When facts change, it is best to change your mind. The Indian government would do well to remember this maxim as it tries to stitch together a fiscal response to the Covid-19 crisis within the constraints of the Union Budget it had presented in February. Governments around the world have made it amply clear while rolling out mega-stimulus packages, that normal budgetary considerations go out of the window in these extra-ordinary times. The Centre too, must recognise that none of the estimates it made on February 1 can be expected to stick to the script now. Though the Parliament has already passed the Budget, it would be best to acknowledge that the crisis calls for an urgent re-assessment of Central priorities and to completely redraw it.

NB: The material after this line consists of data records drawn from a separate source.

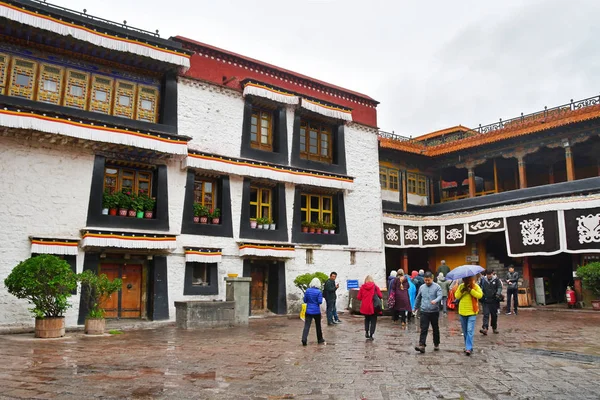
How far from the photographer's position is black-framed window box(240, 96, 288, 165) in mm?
18359

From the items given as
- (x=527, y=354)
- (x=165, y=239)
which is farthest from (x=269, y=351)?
(x=165, y=239)

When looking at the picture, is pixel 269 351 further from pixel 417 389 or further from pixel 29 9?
pixel 29 9

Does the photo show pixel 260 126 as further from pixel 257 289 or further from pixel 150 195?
pixel 257 289

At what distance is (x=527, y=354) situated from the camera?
8.81 metres

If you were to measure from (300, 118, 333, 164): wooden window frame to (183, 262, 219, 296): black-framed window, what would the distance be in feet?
20.2

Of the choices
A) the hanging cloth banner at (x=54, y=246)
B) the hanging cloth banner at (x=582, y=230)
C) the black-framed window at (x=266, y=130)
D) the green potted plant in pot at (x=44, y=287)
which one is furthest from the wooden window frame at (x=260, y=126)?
the hanging cloth banner at (x=582, y=230)

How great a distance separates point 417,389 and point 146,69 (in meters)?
13.5

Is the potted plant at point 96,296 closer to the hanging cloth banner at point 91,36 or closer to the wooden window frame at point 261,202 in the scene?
the hanging cloth banner at point 91,36

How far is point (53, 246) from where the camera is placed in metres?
13.5

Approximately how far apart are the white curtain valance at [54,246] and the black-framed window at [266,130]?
707 cm

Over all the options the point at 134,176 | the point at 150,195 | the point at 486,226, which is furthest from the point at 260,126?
the point at 486,226

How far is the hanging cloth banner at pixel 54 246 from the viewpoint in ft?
43.6

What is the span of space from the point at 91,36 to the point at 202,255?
736cm

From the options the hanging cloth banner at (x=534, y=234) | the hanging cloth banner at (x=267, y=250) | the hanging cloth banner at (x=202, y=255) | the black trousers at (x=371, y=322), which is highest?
the hanging cloth banner at (x=534, y=234)
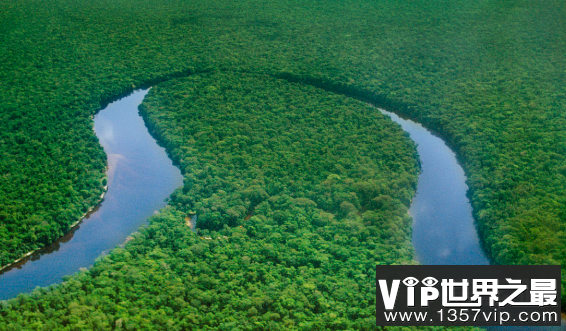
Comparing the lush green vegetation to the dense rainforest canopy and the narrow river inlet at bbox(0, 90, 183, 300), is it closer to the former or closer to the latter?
the dense rainforest canopy

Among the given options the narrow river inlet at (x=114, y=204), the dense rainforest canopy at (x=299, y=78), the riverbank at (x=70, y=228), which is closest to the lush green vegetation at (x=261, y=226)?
the dense rainforest canopy at (x=299, y=78)

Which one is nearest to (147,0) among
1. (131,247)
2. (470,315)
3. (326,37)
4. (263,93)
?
(326,37)

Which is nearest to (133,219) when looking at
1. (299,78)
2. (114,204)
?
(114,204)

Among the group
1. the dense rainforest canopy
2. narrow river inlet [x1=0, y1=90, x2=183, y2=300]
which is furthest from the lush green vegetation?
narrow river inlet [x1=0, y1=90, x2=183, y2=300]

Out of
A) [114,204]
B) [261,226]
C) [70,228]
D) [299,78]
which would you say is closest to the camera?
[261,226]

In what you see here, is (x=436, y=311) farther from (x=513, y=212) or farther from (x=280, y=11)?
(x=280, y=11)

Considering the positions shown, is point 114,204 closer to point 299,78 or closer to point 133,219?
point 133,219

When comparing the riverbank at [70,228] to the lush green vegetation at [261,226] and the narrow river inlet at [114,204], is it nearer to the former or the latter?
the narrow river inlet at [114,204]
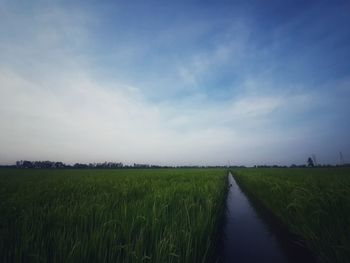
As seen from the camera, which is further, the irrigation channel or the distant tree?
the distant tree

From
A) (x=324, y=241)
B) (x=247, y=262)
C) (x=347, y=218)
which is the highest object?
(x=347, y=218)

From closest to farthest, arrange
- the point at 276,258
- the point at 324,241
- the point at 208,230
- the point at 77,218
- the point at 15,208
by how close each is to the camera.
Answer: the point at 324,241 < the point at 208,230 < the point at 77,218 < the point at 276,258 < the point at 15,208

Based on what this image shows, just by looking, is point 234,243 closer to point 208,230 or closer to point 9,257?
point 208,230

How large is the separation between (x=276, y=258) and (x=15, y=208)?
5.07 m

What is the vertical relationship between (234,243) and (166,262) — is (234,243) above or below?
below

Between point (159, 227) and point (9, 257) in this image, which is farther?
point (159, 227)

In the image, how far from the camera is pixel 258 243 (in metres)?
4.09

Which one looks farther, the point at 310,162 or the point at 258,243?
the point at 310,162

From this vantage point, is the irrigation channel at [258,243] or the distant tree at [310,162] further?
the distant tree at [310,162]

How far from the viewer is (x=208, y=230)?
2906 millimetres

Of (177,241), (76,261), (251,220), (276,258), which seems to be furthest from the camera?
(251,220)

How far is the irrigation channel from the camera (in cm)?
344

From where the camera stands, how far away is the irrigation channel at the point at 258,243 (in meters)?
3.44

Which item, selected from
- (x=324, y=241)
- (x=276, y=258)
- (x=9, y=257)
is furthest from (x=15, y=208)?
(x=324, y=241)
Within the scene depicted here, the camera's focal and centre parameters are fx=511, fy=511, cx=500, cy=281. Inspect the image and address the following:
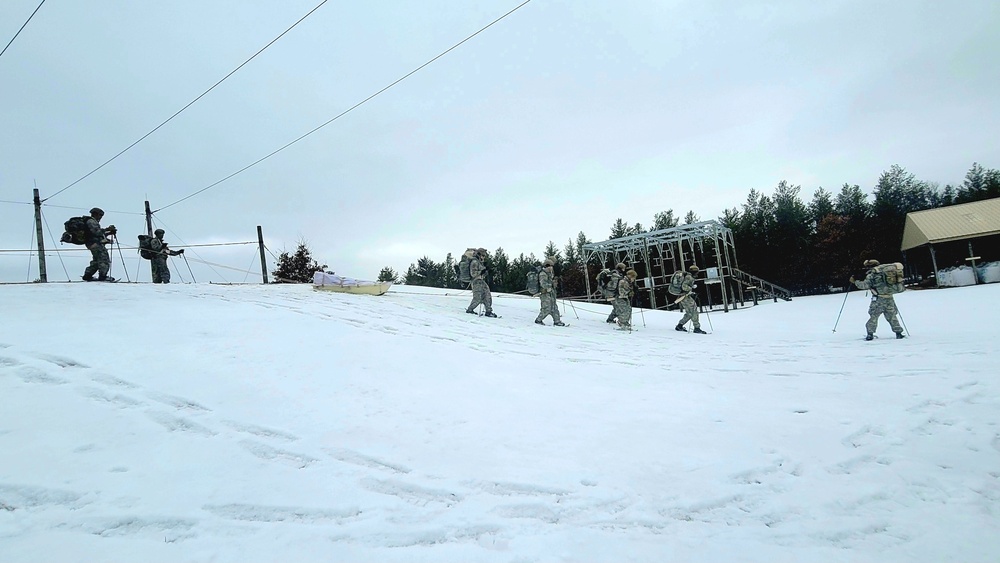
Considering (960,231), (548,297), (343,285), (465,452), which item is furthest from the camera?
(960,231)

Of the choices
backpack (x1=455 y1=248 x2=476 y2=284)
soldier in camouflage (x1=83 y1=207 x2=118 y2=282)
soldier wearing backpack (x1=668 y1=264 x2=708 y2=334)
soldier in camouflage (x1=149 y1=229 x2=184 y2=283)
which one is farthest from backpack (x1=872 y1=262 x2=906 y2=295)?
soldier in camouflage (x1=149 y1=229 x2=184 y2=283)

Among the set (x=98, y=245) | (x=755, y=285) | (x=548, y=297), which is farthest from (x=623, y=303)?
(x=755, y=285)

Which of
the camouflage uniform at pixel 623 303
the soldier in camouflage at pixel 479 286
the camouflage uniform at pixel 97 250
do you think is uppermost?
the camouflage uniform at pixel 97 250

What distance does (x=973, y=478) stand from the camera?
3.62 meters

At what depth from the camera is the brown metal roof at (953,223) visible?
2338 cm

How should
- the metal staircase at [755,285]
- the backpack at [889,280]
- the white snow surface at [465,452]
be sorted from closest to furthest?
1. the white snow surface at [465,452]
2. the backpack at [889,280]
3. the metal staircase at [755,285]

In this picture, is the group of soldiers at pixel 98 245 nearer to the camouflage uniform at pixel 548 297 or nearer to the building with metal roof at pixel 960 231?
the camouflage uniform at pixel 548 297

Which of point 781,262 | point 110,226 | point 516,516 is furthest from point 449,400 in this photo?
point 781,262

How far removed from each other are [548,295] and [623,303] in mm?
2036

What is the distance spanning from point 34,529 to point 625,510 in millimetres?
3382

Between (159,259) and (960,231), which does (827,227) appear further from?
(159,259)

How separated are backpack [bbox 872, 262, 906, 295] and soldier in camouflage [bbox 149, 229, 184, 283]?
17.7 meters

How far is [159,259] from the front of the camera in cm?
1494

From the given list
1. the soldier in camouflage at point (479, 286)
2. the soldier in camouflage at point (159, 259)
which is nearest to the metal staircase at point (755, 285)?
the soldier in camouflage at point (479, 286)
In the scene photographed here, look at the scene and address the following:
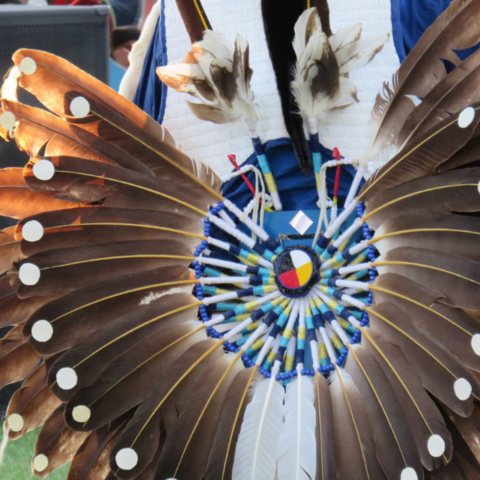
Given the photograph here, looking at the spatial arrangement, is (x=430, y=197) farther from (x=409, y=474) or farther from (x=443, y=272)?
(x=409, y=474)

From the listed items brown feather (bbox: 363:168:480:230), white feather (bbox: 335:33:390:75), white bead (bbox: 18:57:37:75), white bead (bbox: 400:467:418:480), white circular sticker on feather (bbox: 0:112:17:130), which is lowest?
white bead (bbox: 400:467:418:480)

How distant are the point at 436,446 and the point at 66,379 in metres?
0.50

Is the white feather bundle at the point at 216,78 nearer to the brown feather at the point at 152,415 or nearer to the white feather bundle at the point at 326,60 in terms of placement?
the white feather bundle at the point at 326,60

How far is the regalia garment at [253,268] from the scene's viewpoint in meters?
0.83

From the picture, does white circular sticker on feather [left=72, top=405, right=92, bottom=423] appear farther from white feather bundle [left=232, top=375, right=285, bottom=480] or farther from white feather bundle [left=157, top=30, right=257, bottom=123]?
white feather bundle [left=157, top=30, right=257, bottom=123]

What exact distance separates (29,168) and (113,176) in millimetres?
127

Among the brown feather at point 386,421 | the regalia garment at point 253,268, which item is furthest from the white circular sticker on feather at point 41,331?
the brown feather at point 386,421

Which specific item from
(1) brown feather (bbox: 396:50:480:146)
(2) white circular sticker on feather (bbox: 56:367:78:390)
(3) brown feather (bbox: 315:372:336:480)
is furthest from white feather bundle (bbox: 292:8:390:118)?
(2) white circular sticker on feather (bbox: 56:367:78:390)

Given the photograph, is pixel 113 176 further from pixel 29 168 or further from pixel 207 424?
pixel 207 424

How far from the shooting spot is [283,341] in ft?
3.15

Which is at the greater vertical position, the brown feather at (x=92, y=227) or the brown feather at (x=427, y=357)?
the brown feather at (x=92, y=227)

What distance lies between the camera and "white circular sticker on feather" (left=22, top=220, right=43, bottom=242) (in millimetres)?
920

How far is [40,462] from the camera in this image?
93cm

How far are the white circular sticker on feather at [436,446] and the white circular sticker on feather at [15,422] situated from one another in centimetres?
59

There are three sets of Budget assumptions that call for a serious relook. One, with the Covid-19 crisis likely to sharply dent India’s GDP growth this quarter onwards, the ambitious tax revenue growth assumed in the revised estimates for FY20 are now highly unlikely to be met. This will also affect assumptions for FY21, which factor in a 9 per cent increase in taxes and a 11 per increase in non-tax revenues on the high base. With the nationwide lockdown freezing economic activity, the next couple of quarters are likely to be a complete washout for most businesses, making it imperative for the Centre to come up with financial support to ensure business continuity. Two, the standard outlays in the February Budget towards administrative costs, defence expenditure and pet schemes need to be revisited too. As lakhs of displaced migrant workers struggle to make ends meet, they urgently require some form of direct cash support to meet their basic needs. None of the measures announced in the PM Garib Kalyan Yojana — higher rations, small credits into women’s Jan Dhan accounts, higher MGNREGA wages, EPF withdrawals — address the problems of these informal workers. The size of this package — at 0.8 per cent of GDP — mocks the scale of this problem. Three, research agencies are now modelling alarming numbers on the need for hospital beds and critical care equipment should Covid-19 spread. This has underlined the glaring inadequacy of India’s public health infrastructure in terms of both the number of doctors and beds and equipment, which will need investments on a war footing over the next few months. For the long term, this outbreak has also underlined the futility of relying on insurance schemes such as Ayushman Bharat, instead of physical public health infrastructure to meet the needs of the poor.

Even hawkish fiscal commentators are unlikely to cavil at India exceeding its deficit targets at a time like this. The Centre should, therefore, set out realistic deficit targets in its reworked Budget while also allowing States, who are at the frontline of this crisis, to cross the red lines set out by the FRBM rules.